NCT number NCT04510805
Other study ID # 2020025
Secondary ID
Status Not yet recruiting
Phase Phase 4
First received
Last updated
Start date August 2020
Est. completion date December 2021

Study information

Verified date August 2020
Source The First Affiliated Hospital of Soochow University
Contact Ling Xue, MS
Phone +8651267972699
Email xueling726@126.com
Is FDA regulated No
Health authority
Study type Interventional

Clinical Trial Summary

Objectives:

To understand whether the implementation of warfarin dose management using NextDose (nextdose.org) at The First Affiliated Hospital of Soochow University (Suzhou, China) improves the quality of anticoagulation therapy.

Endpoint Primary

1. Percentage of time within the acceptable INR range estimated using linear interpolation during the 28 days after initiation of warfarin.

Secondary 2.1 Percentage of Time Measures 2.2 Time to Stable Dose 2.3 Safety Outcomes 2.4 Acceptability of NextDose Recommendations Exploratory 3.1 Percentage of Time Measures 3.2 Time to Stable Dose 3.3 Safety Outcomes 3.4 Acceptability of NextDose Recommendations 3.5 Model Evaluation 3.6 INR Variability

Population:

240 participants of any sex between the age of 18 and 80 years. Patients requiring treatment with warfarin following cardiac surgery.


Description:

Objectives:

To understand whether the implementation of warfarin dose management using NextDose (nextdose.org) at The First Affiliated Hospital of Soochow University (Suzhou, China) improves the quality of anticoagulation therapy.

Endpoint Primary

1. Percentage of time within the acceptable INR range estimated using linear interpolation during the 28 days after initiation of warfarin.
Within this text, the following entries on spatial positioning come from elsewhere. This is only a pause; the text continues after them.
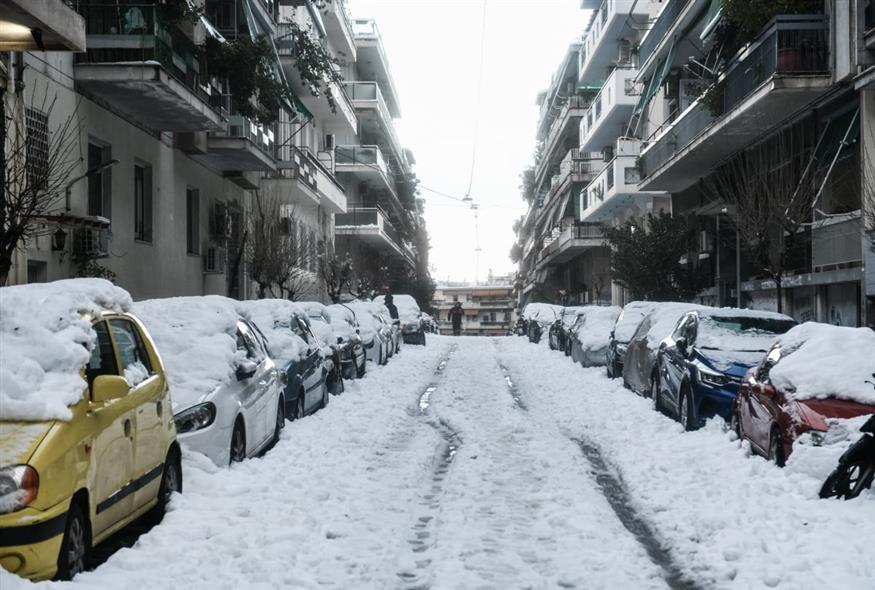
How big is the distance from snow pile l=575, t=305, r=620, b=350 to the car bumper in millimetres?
20138

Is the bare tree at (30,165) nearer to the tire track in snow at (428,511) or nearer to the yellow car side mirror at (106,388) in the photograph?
the tire track in snow at (428,511)

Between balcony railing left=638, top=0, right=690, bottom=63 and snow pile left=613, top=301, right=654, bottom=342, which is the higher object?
balcony railing left=638, top=0, right=690, bottom=63

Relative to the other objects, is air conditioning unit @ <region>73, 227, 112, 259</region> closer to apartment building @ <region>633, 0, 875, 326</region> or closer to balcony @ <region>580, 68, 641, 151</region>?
apartment building @ <region>633, 0, 875, 326</region>

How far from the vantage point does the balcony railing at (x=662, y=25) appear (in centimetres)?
3038

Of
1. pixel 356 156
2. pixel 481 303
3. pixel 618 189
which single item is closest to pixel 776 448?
pixel 618 189

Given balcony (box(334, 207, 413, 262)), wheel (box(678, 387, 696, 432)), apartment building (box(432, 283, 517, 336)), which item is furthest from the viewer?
apartment building (box(432, 283, 517, 336))

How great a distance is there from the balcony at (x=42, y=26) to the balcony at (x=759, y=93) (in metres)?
13.2

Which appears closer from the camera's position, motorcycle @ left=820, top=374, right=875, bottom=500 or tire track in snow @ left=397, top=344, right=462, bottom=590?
tire track in snow @ left=397, top=344, right=462, bottom=590

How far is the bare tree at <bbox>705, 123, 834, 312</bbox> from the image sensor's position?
21109 millimetres

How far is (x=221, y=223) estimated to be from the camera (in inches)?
1096

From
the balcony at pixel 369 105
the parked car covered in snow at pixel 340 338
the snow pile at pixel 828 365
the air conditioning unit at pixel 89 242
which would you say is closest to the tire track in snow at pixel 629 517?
the snow pile at pixel 828 365

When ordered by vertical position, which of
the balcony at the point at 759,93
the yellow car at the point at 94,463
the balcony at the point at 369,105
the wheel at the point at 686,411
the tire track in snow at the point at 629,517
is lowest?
the tire track in snow at the point at 629,517

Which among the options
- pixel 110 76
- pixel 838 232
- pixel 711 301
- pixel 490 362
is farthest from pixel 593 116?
pixel 110 76

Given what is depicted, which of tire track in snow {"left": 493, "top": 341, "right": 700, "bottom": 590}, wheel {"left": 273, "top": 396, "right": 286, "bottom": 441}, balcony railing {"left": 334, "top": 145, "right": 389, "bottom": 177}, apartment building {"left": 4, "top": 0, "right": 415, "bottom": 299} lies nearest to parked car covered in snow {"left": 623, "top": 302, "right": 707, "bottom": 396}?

Secondary 2.1 Percentage of Time Measures

1. Percentage of time within the acceptable INR Range estimated using linear interpolation during the 90 days after initiation of warfarin.

2. Percentage of time spent above and below the acceptable INR range at day 28, and 90 after initiation of warfarin estimated by linear interpolation.

2.2 Time to Stable Dose a. Number of days to achievement of stable dose (defined as 3 consecutive INR measurements within acceptable range for the same mean daily dose).

2.3 Safety Outcomes a. Number of participants who experience at least one of the following safety events: major bleeding within 30 days, INR of 4 or greater within 30 days, death within 30 days, and symptomatic or asymptomatic VTE confirmed by objective testing within 60 days of surgery.

2.4 Acceptability of NextDose Recommendations

1. Percentage of prescribed doses within 0.625 mg of the NextDose proposed dose.

2. Mean difference between the prescribed dose and the NextDose proposed dose. Exploratory 3.1 Percentage of Time Measures

a. The percentage of time spent within, above and below the acceptable INR range estimated by numerical integration with the Bayesian parameter estimates of the PKPD model at day 28 and at day 90 after initiation of warfarin.

3.2 Time to Stable Dose a) Days to first INR measurement within the acceptable range. b) Days to second consecutive INR measurement within the acceptable range. c) Number of dose adjustments to achievement of stable dose (3 consecutive INR measurements within acceptable range for the same mean daily dose).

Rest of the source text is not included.